Archive for June, 2008

The world is what you make it

Monday, June 2nd, 2008

I’ve always been struck between the attitude in France or Spain or Italy to serving in cafes, bars, and restaurants compared with that in the UK.

In those countries servers do so with panache and style and a pride in their role and in ‘their’ bar or ‘their’ part of the restaurant. They move about with purpose and dignity. They serve you your drink your meal with theatrical flourishes. They enjoy and take pride in what they do - and it shows. And customers respond to them with respect.

Here in the UK things are quite different - and people who serve in such places don’t seem to enjoy heir work or their role. There are lots of wonderful exceptions, of course, although many of these are from mainland Europe!

Many years ago when I first fled from a career in the accountancy profession in Ireland to the UK one of my first jobs was to spend a year or so as a London Transport bus conductor. (‘Conductors’ collected fares on the buses and got people onto and off the buses in rush hour as quickly as possible.) The money wasn’t very good, the shiftwork hours were awful, and I thoroughly enjoyed the job.

It was my first experience of working directly with the general public and, since I would meet and speak with up to a few hundred people on busy shifts, it was a wonderful opportunity to study people. And it taught me an important lesson: ‘you get back what you put out’.

If I slouched about, was moody, and grunted at rather than spoke with people they treated me disdainfully. If I wore my London Transport uniform a bit more smartly, spoke confidently and cheerfully, and managed ‘my bus’ efficiently people treated me cheerfully and respectfully.

Yes, there were moody and grumpy and plain nasty customers. But I decided that I wouldn’t allow them to manage my mood. So, without having any NLP techniques or even knowing about the Zeigarnik Principle, I quickly learned that focussing on and enjoying communicating with the pleasant customers undermined the impact of the unpleasant ones.

As Paul Brady says in the song ‘the world is what you make it’.

Insomnia: counting the minutes of sleeplessness

Sunday, June 1st, 2008

It was on one of our NLP Master Practitioner Certification Courses and we were exploring the NLP process of ‘modelling’ – learning to identify how someone does something. And one of the topics we explored was how participants were able to ‘do’ the skill of insomnia.

(In NLP we consider everything we do, whether we do it voluntarily or involuntarily, as a ‘skill’. If someone has an appealing and desirable skill we might model it to be able to teach it to others and/or learn it for ourselves. If someone has a not-so-desirable skill, such as insomnia, we model it to discover how they can change their behaviour and achieve a better result such as, in this case, a sound night’s sleep.)

One of the things which those who were really skilled at insomnia had in common was their ability to accurately calculate the number of minutes of not sleeping they experienced! They would wake up and immediately check the clock to calculate how much sleep they’d had. And how much sleep they were now missing out on. And this clock-checking would usually continue until exhaustion set in and they fell asleep again.

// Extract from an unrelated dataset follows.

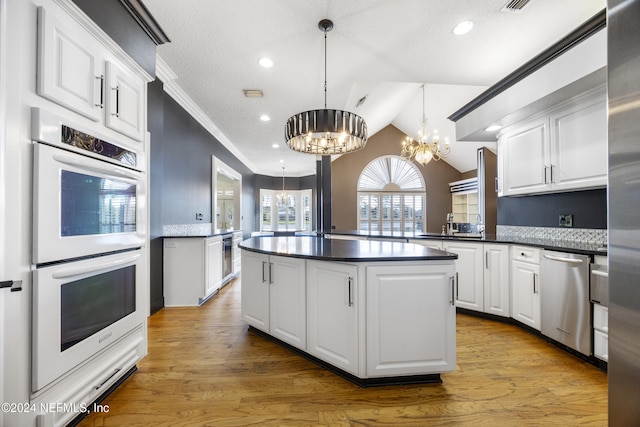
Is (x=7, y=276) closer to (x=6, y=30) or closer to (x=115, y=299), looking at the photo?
(x=115, y=299)

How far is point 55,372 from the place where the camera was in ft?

This was a confirmation rather than a surprise for me - I’ve been teaching people stress management skills for some 25 years and I know that not getting a good might’s sleep is a major source of stress in many people’s lives. They can become quite obsessive about it to the point where they dread going to bed, For them bed has become what in NLP we call a negative anchor. Bed becomes associated not with sleep and warmth and cosiness but with anxiety and anger and sleepless tossing and turning and, yes, clock watching.

One of the single most useful ways of overturning this habit is to put clocks out of sight and out of reach (they can still set the alarm to ensure they awake on time, of course). Yet, so fixated do these people become on checking how many minutes of sleeplessness they experience each night that only a few will actually put those clocks out of reach…

… so the old maxim ‘if you always do what you’ve always done you’ll always get what you’ve always got’ applies.